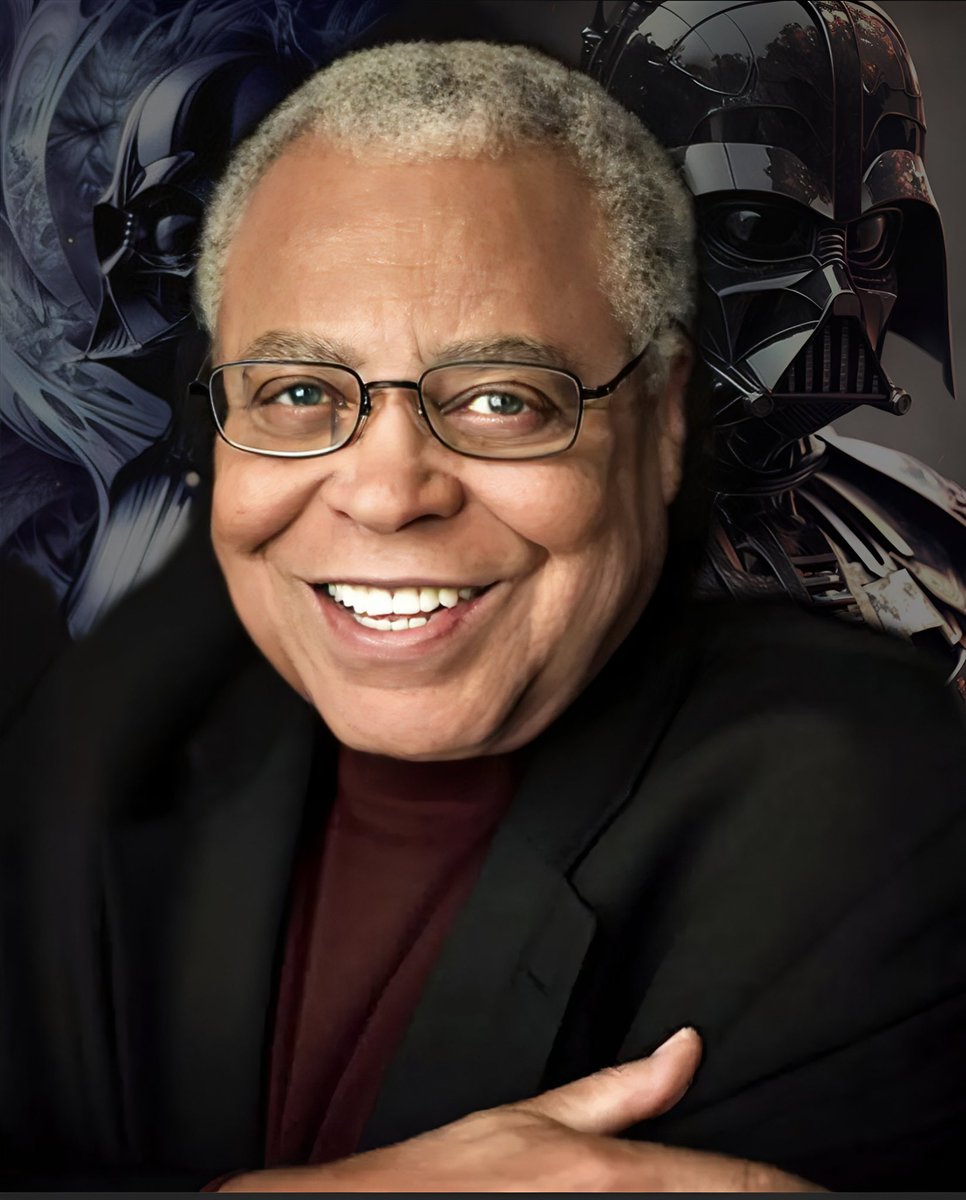 #legend #icon Rest in peace #jamesearljones #darthvader #StarWars #lionking #comingtoamerica #conan #fieldofdreams #sandlot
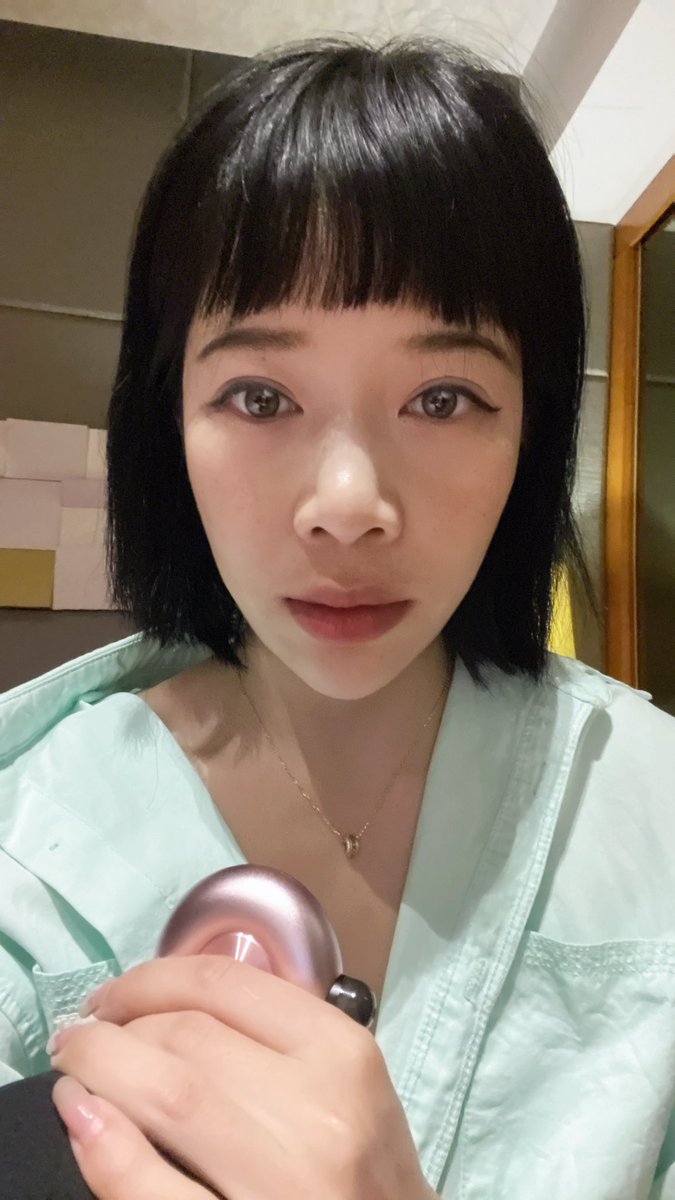 pipi5200's tweet image. When I look into the mirror,  remind u. Spock 😁😁😁😁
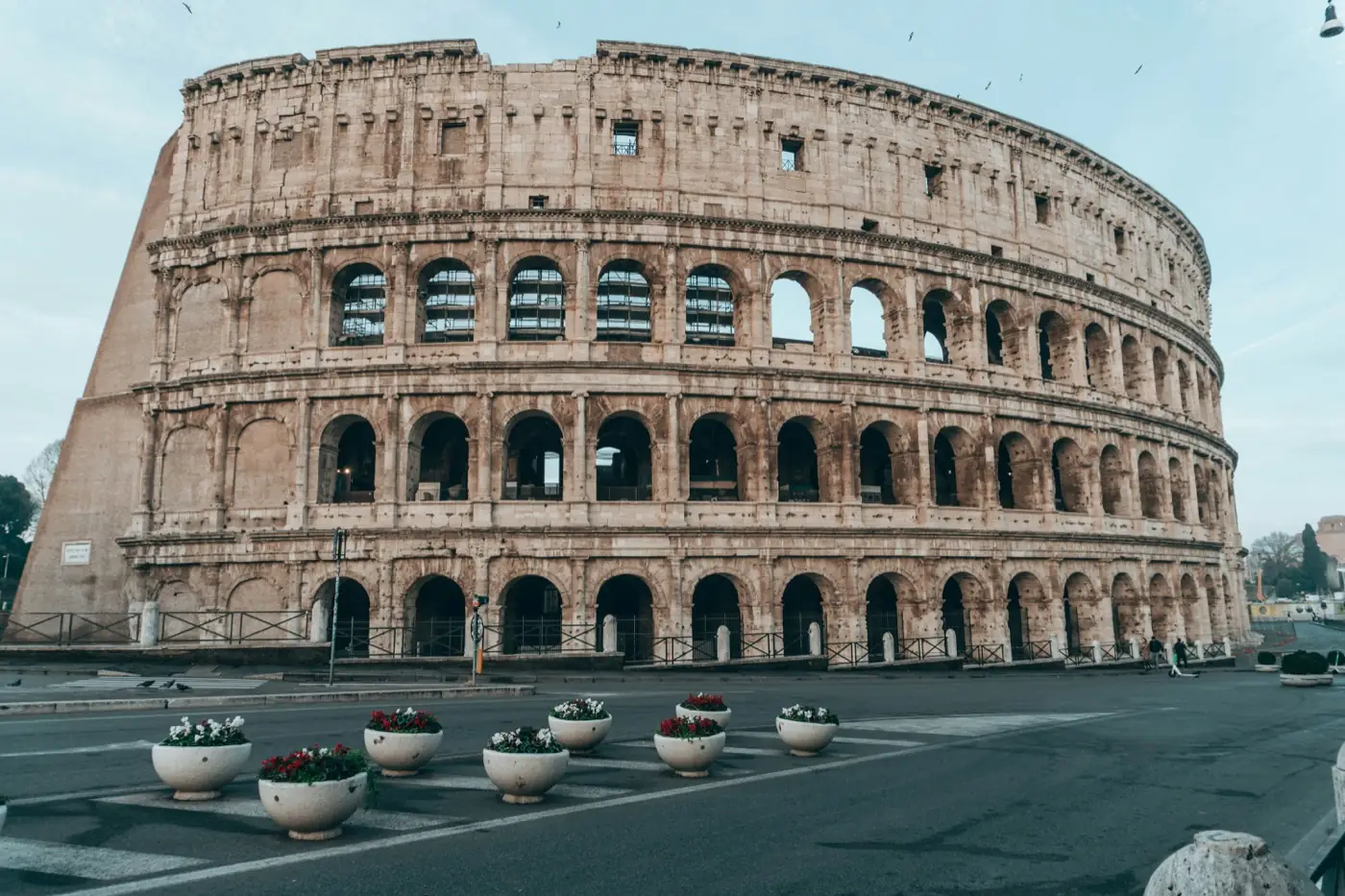 Italy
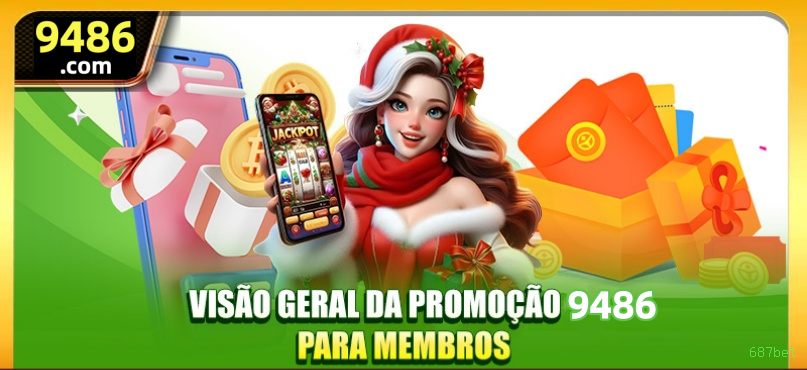 Cassino 687bet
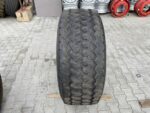 Opony do naczep 445/65R22.5 ALEOUS ACC28 / 10-11mm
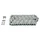 CHAINE MOTO AFAM 520 130 MAILLONS XS-RING RENFORCEE ACIER (A520XMR3 130L)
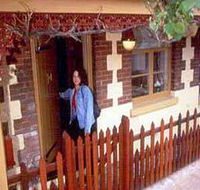 Melbourne Street Mews - Accommodation Fremantle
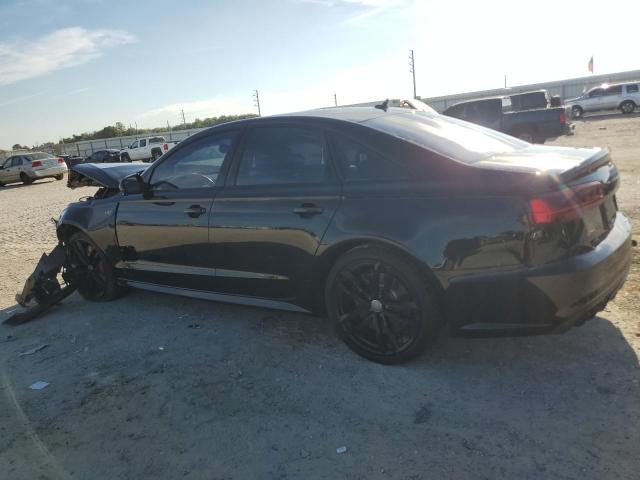 2017 AUDI S6 PRESTIG WAUHFAFC4HN116919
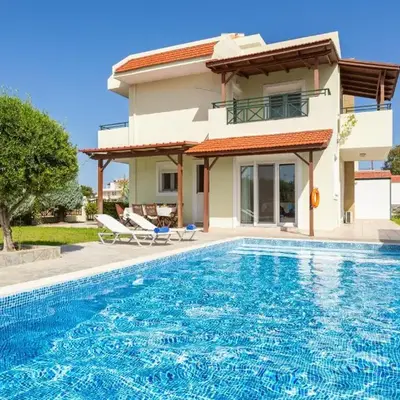 Hermione Villa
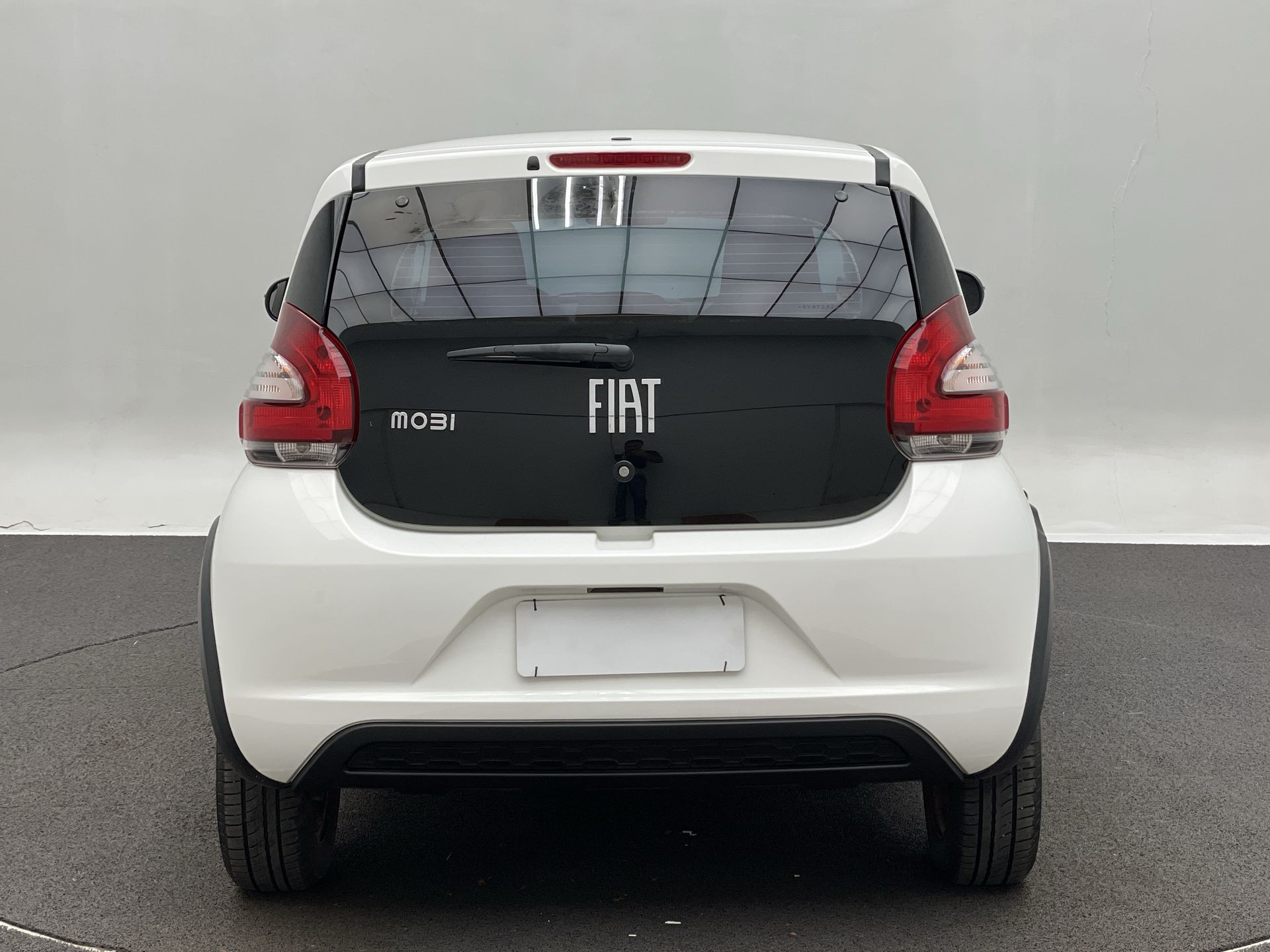 Fiat-MOBI-MOBI LIKE 1.0 Fire Flex 5p.
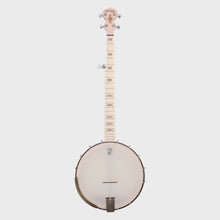 Load image into Gallery viewer, Goodtime Limited Americana Openback 5 String Banjo - Bronze Hardware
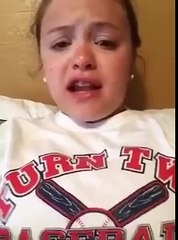 Wisdom Teeth Removal Girl Gets Sassy and Tells off Amused Parents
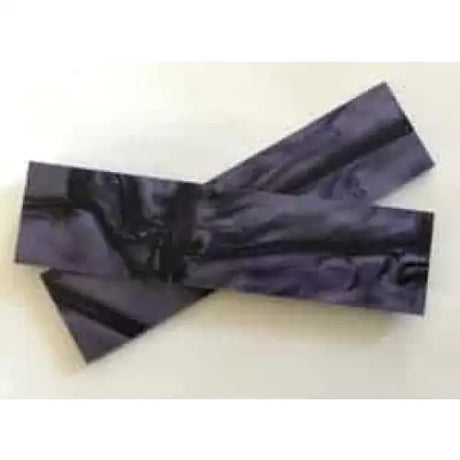 Kirinite Purple Haze Knife Scales - Set of 2 - Fast shipping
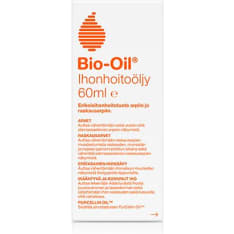 Bio-Oil ihonhoitoöljy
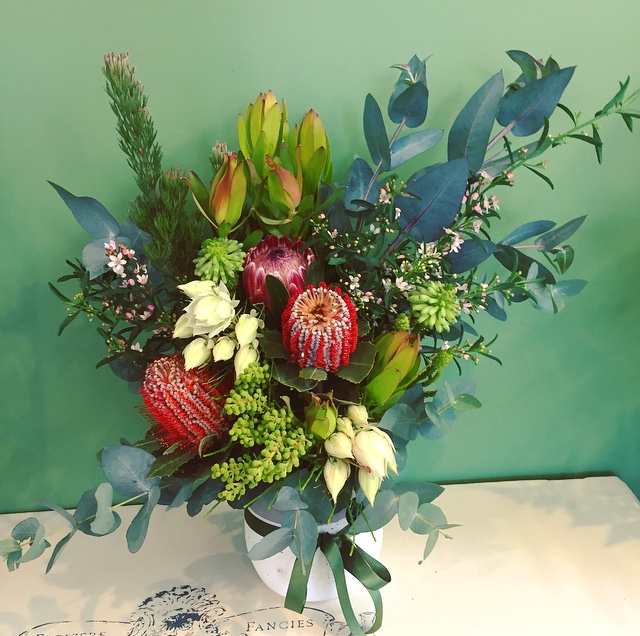 Refresh Florist | 3 Garden Ln, Midway Point TAS 7171, Australia | Phone: (03) 6265 3841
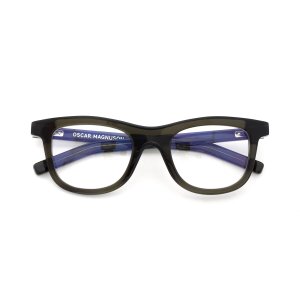 画像: OSCAR MAGNUSON オスカーマグナソン [OM2] メガネ COLIN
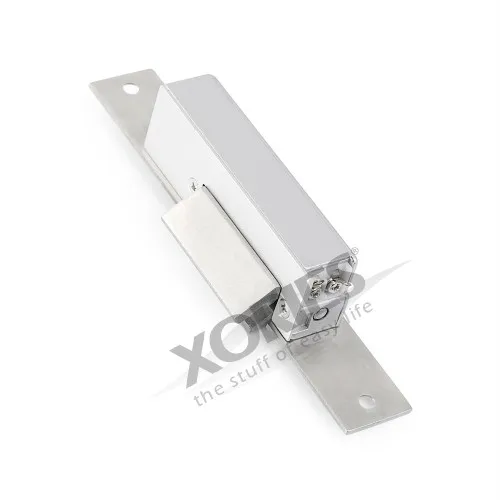 HOMSECUR Электрическая Стеклянная Дверная замка для системы контроля доступа |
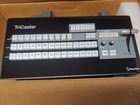 Newtek Tricaster Control Surface Controller For Production - New - Open Box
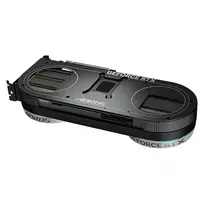 gigabyte graphics card rtx 5070 - Gigabyte AORUS GeForce RTX 5070 INFINITY 12GB GDDR7 - 2 nuotrauka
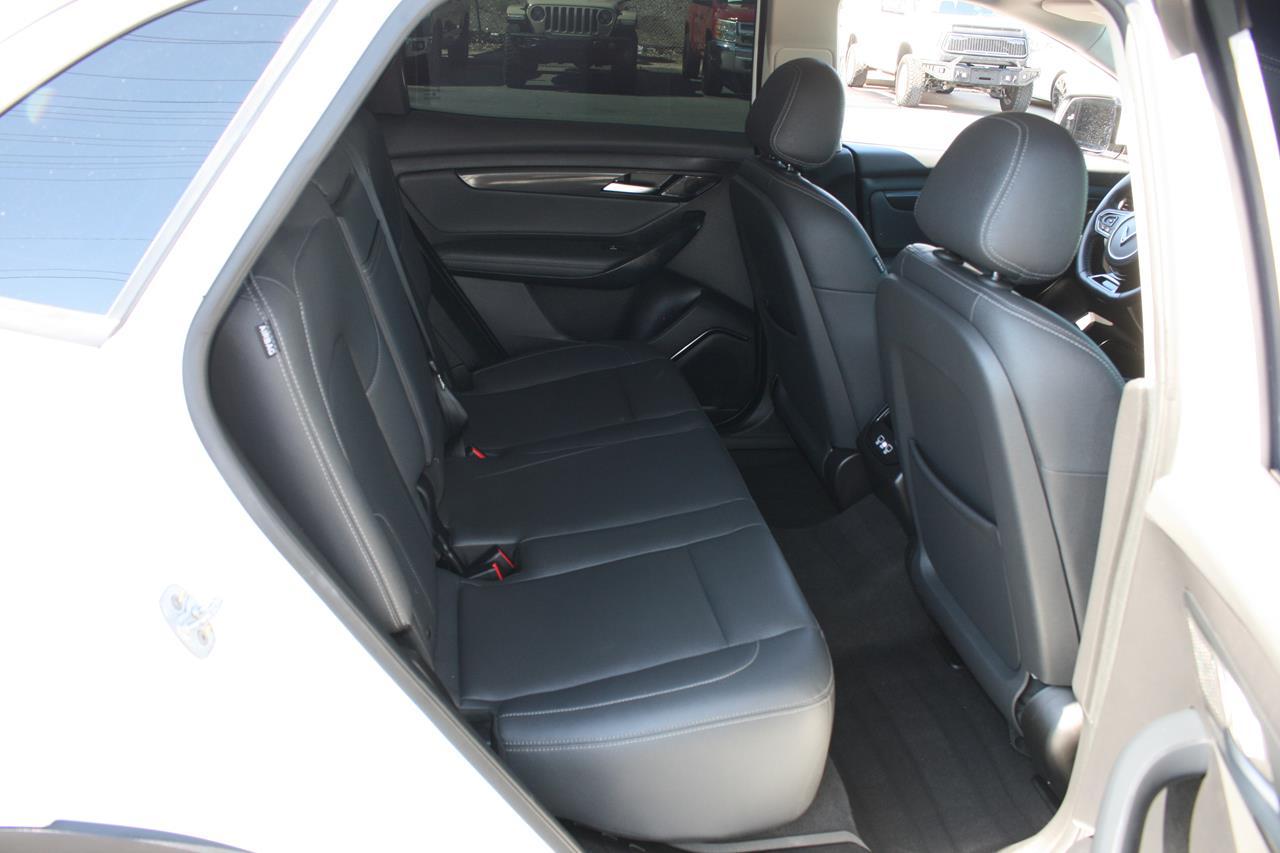 VinFast VF 8 Eco AWD 82 kWh 2023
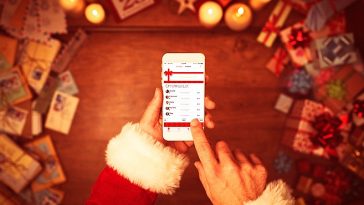 Download Top Christmas Apps for your Smartphone 5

____

Transcribe each line of the material above verbatim, omitting the pictures.

 #legend #icon Rest in peace #jamesearljones #darthvader #StarWars #lionking #comingtoamerica #conan #fieldofdreams #sandlot
 pipi5200's tweet image. When I look into the mirror,  remind u. Spock 😁😁😁😁
 Italy
 Cassino 687bet
 Opony do naczep 445/65R22.5 ALEOUS ACC28 / 10-11mm
 CHAINE MOTO AFAM 520 130 MAILLONS XS-RING RENFORCEE ACIER (A520XMR3 130L)
 Melbourne Street Mews - Accommodation Fremantle
 2017 AUDI S6 PRESTIG WAUHFAFC4HN116919
 Hermione Villa
 Fiat-MOBI-MOBI LIKE 1.0 Fire Flex 5p.
 Load image into Gallery viewer, Goodtime Limited Americana Openback 5 String Banjo - Bronze Hardware
 Wisdom Teeth Removal Girl Gets Sassy and Tells off Amused Parents
 Kirinite Purple Haze Knife Scales - Set of 2 - Fast shipping
 Bio-Oil ihonhoitoöljy
 Refresh Florist | 3 Garden Ln, Midway Point TAS 7171, Australia | Phone: (03) 6265 3841
 画像: OSCAR MAGNUSON オスカーマグナソン [OM2] メガネ COLIN
 HOMSECUR Электрическая Стеклянная Дверная замка для системы контроля доступа |
 Newtek Tricaster Control Surface Controller For Production - New - Open Box
 gigabyte graphics card rtx 5070 - Gigabyte AORUS GeForce RTX 5070 INFINITY 12GB GDDR7 - 2 nuotrauka
 VinFast VF 8 Eco AWD 82 kWh 2023
 Download Top Christmas Apps for your Smartphone 5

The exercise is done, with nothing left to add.